Materiales y Métodos
Las líneas celulares, enzimas y genes desmontables
células
CMT167 y LLC RNAi mediada lentiviral que expresan luciferasa de luciérnaga fueron un regalo del Dr. Rafael Nemenoff (Universidad de Colorado, Denver, CO) y eran caracterizado previamente [32]. En pocas palabras, estas células fueron transfectadas con pGL3 que contienen luciferasa de luciérnaga constitutivamente impulsado por un promotor de SV40 y las células que expresan altos de luciferasa fueron seleccionados mediante resistencia a la neomicina [32]. Recombinante dominio catalítico proMmp10 humano se expresó en la cepa de E. coli BL21 (DE3), aislado a partir de cuerpos de inclusión, purificada, replegada, y activado
in vitro
por tratamiento con acetato 4-aminofenilmercúrico, esencialmente como se describe anteriormente para MMP3 [33]. Los detalles de la construcción y los métodos se han presentado para su publicación en otra parte [34]. Las concentraciones de MMP10 activada se determinaron por absorbancia de UV a 280 nm, usando un coeficiente de extinción molar calculado de 29.910 M
-1cm
-1. se determinó como se describe anteriormente [19]; actividad específica de MMP10 (1 U = 100 pmol /min a 37 ° C 43,75 U /mg). Se añadieron 100 U /ml de MMP10 como se indica en la figura de leyendas.
Los vectores lentivirales que contienen horquilla corta ARNi contra ratón MMP10 se obtuvieron de Sigma-Aldrich.
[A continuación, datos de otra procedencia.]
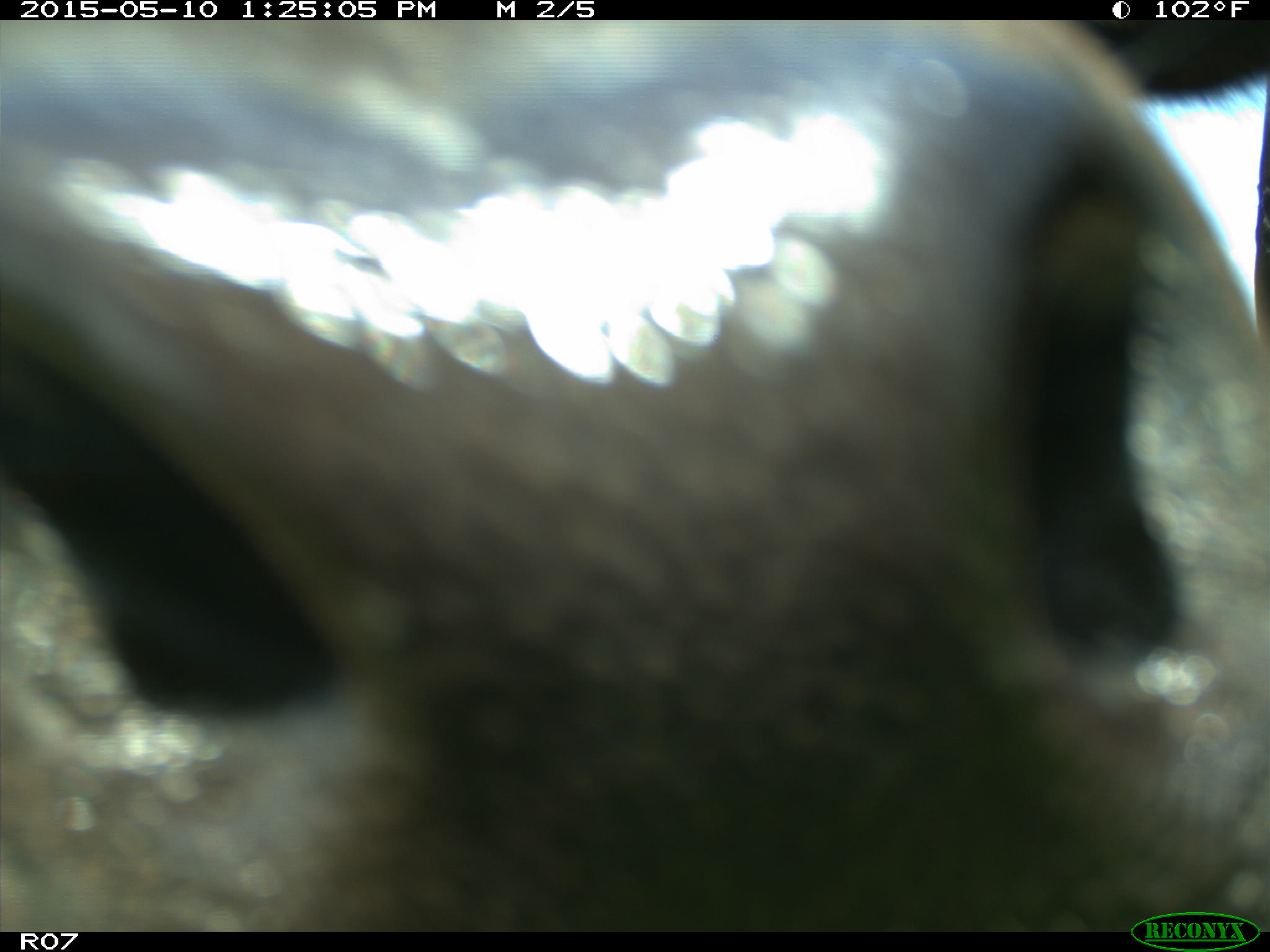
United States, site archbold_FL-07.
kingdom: Animalia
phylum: Chordata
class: Mammalia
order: Artiodactyla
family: Bovidae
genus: Bos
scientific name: Bos taurus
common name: domestic cow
Bos taurus (domestic cow).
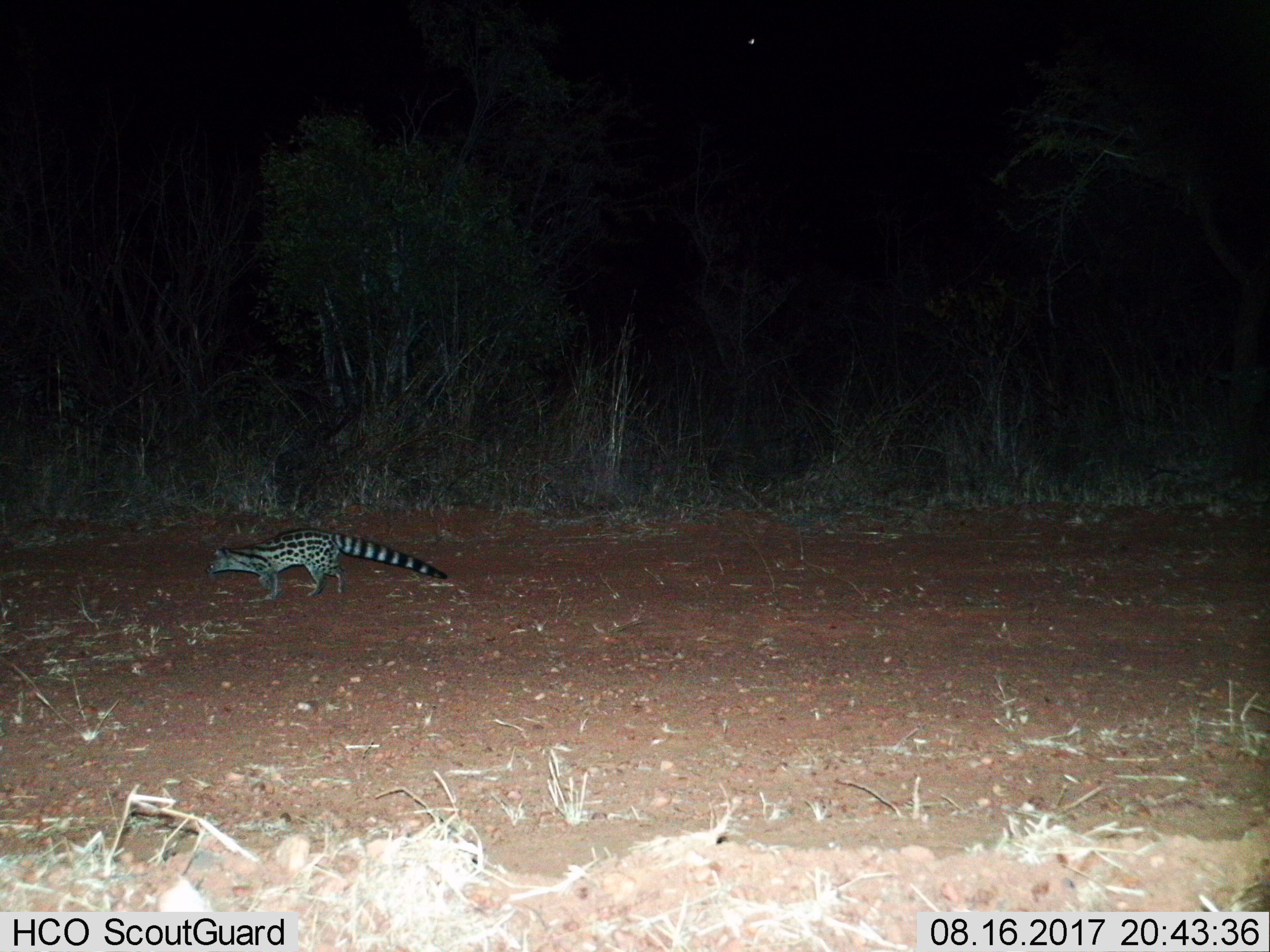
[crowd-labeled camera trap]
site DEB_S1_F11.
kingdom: Animalia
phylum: Chordata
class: Mammalia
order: Carnivora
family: Viverridae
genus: Genetta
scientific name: Genetta genetta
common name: small-spotted genet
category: genetcommonsmallspotted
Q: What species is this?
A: Genetcommonsmallspotted (small-spotted genet) (Genetta genetta).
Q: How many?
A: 1.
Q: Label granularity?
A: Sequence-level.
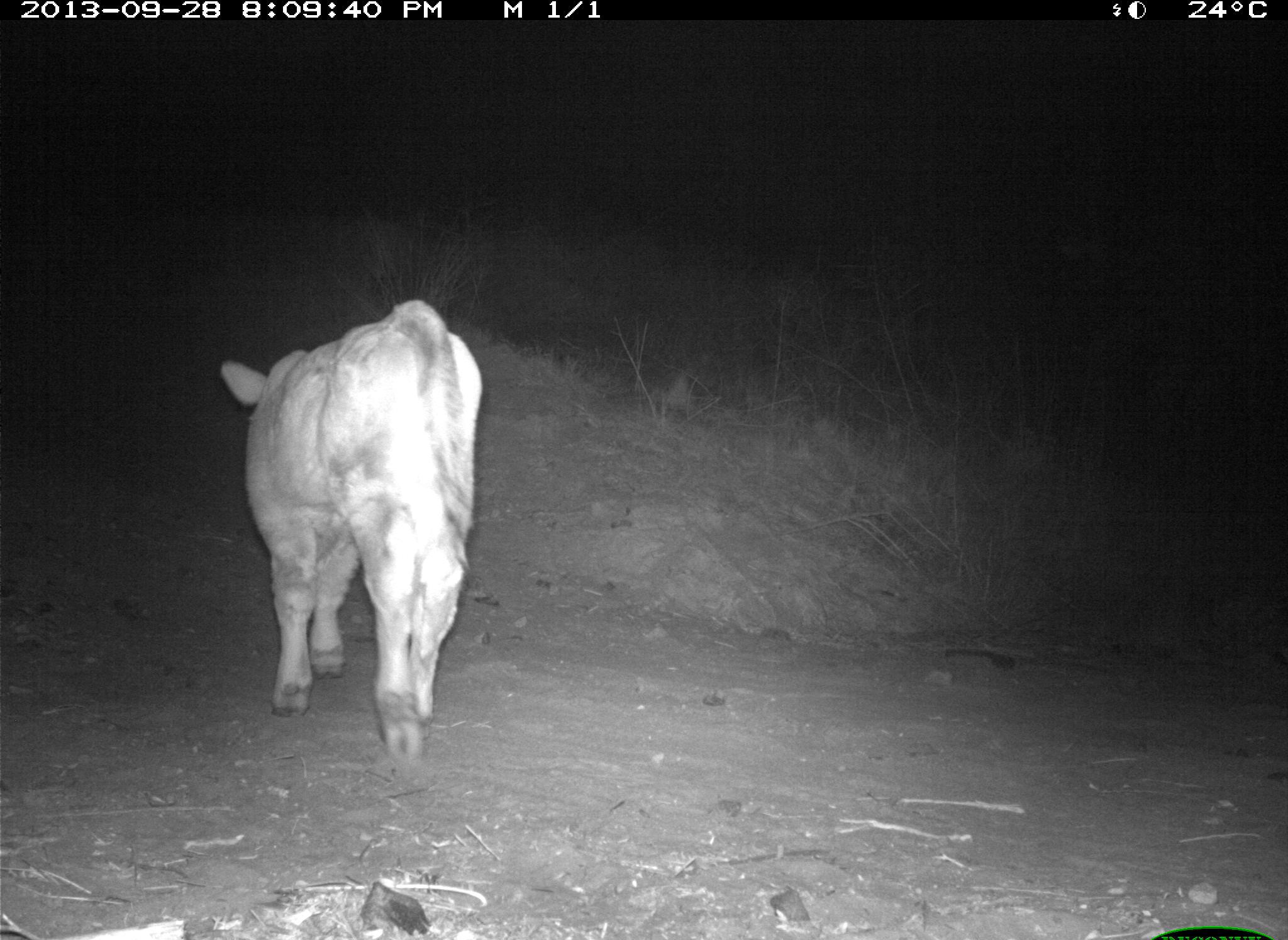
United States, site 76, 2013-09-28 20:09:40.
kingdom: Animalia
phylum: Chordata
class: Mammalia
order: Artiodactyla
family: Bovidae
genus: Bos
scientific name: Bos taurus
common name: cow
Un vector lentiviral control no diana que contiene un corto constructo horquilla de ARN que no reconoce ningún ratón o genes humanos (NT) se usó como un control negativo. Las células fueron transducidas con lentivirus recombinante y transfectantes estables seleccionados por resistencia a la puromicina como se ha descrito anteriormente [19]. secuencias de ARNi se proporcionan en la Figura S1 A. Eficiencia de MMP10 caída se evaluó mediante PCR cuantitativa (QPCR).
enriquecimiento, la expansión clonal y la rediferenciación de CSC pulmonares
CSC se enriquecieron a partir de células CMT167 y LLC mediante el cultivo de 10.000 células /ml en suero exento de DMEM-F12 (Gibco-Invitrogen, Carlsbad, CA) que contiene 50 mg /ml de insulina (Sigma-Aldrich), 0,4% de albúmina bovina fracción V (Sigma-Aldrich), N-2 Plus medios Suplemento (amp I +; D Systems , Minneapolis, MN), B-27 Suplemento (Gibco-Invitrogen), 20 mg /ml de EGF (PeproTech) y 10 mg /ml de bFGF (PeproTech) (medio CSC) en ultra bajo frascos de fijación (Corning, Corning, NY) para apoyar el crecimiento de oncosferas indiferenciadas. culturas oncosfera se ampliaron por tripsinización y disociación mecánica seguida por la re-enchapado de suspensiones de células individuales (10.000 células /ml) en medio fresco CSC. Oncosferas se recogieron para los experimentos después de 2 semanas de cultivo no adherente.